The number of terrorist attacks across the world may have decreased, but the corrosive ideologies that drive international terrorism continue to gain traction from Somalia to the southern Philippines. And the focus of this ideological brainwashing is increasingly directed towards children. In Indonesia, the radical Islamist Hizb ut-Tahrir is focusing its attention on schools, providing reading materials and instruction to teenagers advocating the overthrow of secular democracy and the introduction of Islamic law and a caliphate.


Yes, but um, surely we can give car drivers a little break? After all, they're only doing what comes naturally in the killing fields. Running over a lycra clad lout on the roads or a school kid is just all part of the risk of a domestic drive amongst fellow terrorists.

I keed, I keed, I'm seriously totally alarmed by car drivers and their corrosive intractable behavior, the result of ideological brainwashing of the worst kind, and nothing to do with the nature of the soil into which the seeds are thrown.

Sure you might think the Philippines and Somalia and such like places have difficult and intractable problems, to do with poverty and exclusion and prejudice, but let's start a cultural war to deal with the problem.

Oh dear, now you're going to ask exactly how Australian funding going to help settle and sort terrorism in those countries? Are we going to enter into a nineteen fifties style culture war that will see us set up alternative propaganda units - you know, in much the same way as the Americans tried in Vietnam, and then ended up in a wondrous war on communism, which didn't stop the dominoes from falling so much as throwing the whole damn game in the air, then watching as it came down broken.

Wait, I know, I'm still not feeling sufficiently alarmed yet, what I need is some fear mongering about the intertubes:

Although such organisations stop short of promoting violence, the radicalising link between propaganda and terrorism has been well-established.

As internet coverage expands, so too does the extremist message. Hizb ut-Tahrir Indonesia runs a sophisticated website that rivals global news organisations. Teenagers are the greatest users of the internet, and interactive social networking websites provide terrorist groups with new opportunities to recruit and radicalise.


Um, okay, but how about we flood the intertubes with pornography, so teenagers get new opportunities to be recruited and radicalised into sensuous sexuality?
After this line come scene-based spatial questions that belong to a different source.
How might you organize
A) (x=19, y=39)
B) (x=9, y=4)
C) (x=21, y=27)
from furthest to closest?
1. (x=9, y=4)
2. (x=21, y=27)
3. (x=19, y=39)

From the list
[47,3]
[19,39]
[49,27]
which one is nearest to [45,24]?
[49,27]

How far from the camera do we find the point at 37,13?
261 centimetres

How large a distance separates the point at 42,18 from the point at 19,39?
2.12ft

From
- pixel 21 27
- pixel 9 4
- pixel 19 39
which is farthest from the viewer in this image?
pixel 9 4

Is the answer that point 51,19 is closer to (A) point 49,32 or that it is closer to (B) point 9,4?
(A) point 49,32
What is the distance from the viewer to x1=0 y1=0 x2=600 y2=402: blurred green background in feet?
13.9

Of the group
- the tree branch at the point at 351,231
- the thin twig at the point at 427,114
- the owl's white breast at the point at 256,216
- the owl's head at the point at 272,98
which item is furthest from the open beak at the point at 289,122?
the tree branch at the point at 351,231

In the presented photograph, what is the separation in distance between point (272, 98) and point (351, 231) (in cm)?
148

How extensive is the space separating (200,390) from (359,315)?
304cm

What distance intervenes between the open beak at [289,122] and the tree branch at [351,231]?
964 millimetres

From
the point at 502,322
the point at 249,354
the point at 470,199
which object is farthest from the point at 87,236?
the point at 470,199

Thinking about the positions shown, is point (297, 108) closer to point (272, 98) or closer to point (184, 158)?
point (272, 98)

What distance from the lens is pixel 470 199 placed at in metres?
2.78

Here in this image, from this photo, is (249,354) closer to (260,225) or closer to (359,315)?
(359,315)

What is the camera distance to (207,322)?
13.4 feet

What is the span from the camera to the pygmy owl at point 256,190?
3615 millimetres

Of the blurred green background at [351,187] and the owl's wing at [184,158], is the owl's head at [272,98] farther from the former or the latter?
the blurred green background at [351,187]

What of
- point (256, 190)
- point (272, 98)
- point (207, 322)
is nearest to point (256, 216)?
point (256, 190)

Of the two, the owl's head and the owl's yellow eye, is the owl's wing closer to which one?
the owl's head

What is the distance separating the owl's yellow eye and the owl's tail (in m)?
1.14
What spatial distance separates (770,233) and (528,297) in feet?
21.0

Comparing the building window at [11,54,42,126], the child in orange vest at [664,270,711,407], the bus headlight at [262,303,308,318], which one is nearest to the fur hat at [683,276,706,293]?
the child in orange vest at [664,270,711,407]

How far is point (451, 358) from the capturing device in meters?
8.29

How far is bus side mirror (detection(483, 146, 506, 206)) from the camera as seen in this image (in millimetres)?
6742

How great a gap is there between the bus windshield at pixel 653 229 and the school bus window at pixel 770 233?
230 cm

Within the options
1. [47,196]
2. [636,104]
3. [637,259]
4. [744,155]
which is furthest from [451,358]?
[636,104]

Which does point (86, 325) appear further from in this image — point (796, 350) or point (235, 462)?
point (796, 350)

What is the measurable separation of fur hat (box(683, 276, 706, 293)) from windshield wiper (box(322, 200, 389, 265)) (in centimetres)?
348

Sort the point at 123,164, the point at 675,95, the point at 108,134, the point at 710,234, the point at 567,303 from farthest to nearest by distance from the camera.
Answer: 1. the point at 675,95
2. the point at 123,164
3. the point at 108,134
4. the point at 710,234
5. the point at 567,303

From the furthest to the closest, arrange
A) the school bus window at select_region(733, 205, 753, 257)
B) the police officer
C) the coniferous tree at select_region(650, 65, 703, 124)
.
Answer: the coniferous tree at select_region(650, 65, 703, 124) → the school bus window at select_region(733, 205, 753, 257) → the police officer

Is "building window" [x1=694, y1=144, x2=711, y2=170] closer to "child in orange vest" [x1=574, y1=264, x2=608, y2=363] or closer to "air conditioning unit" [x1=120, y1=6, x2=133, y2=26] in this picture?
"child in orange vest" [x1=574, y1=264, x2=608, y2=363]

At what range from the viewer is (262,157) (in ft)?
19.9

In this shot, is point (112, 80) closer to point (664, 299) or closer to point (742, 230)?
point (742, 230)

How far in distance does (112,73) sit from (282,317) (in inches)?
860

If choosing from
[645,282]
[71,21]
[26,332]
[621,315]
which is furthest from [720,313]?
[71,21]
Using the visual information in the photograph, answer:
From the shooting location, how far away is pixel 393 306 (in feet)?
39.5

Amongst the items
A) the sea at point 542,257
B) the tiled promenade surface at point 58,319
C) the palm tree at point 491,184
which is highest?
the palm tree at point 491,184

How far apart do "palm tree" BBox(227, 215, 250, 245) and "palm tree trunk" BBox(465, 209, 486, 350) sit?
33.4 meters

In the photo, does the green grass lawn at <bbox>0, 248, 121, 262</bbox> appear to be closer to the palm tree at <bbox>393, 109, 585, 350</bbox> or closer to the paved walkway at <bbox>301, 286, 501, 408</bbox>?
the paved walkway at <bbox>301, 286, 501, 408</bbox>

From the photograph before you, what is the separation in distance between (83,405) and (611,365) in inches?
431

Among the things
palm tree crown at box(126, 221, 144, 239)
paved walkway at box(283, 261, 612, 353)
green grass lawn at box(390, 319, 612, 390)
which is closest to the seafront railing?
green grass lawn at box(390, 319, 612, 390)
Oh wait, we've done that, and it's working ... but what's this, the bloody commentariat columnists want to filter the intertubes, by deploying the dead hand of Senator Conroy and his minions to ban content?

Well I guess we can filter the intertubes, and ban the religious radicals and drive them underground, and then we can really get that war going.

It is no surprise the terrorist organisation in Somalia is called al-Shabaab (the youth).

For the ideology to succeed it must constantly seek new recruits. As a new generation of terrorists is formed, the international community appears incapable of responding in a comprehensive, strategic way.


Strange? Pyramid selling as a model for growth. Should we ban Tupperware?

Or could it be fundamentalist Christians and Muslims are two ratbag peas in a pod of madness, and whenever anyone harps on about Islamic terrorism while not mentioning a totally useless and counter-productive war in Iraq, I tend to reach for my Glock.

Especially as the main game in the so called war on terror - the business of catching Al-Qa'ida and Osama bin Laden and treating them as the common criminals they are - was set to one side, fucked up, and continues to this day as an epic failure.

Golly, with the war on terror getting conflated with a war for oil, and a war on people certain Americans didn't like, how to keep the funding for the business of a war on terror thriving?

To date, the global war on terror has been split between 95 per cent military operations and 5 per cent ideological operations. That must be reversed, because it is winning the ideological war that will ultimately determine whether we succeed or fail against the present wave of religious terrorism.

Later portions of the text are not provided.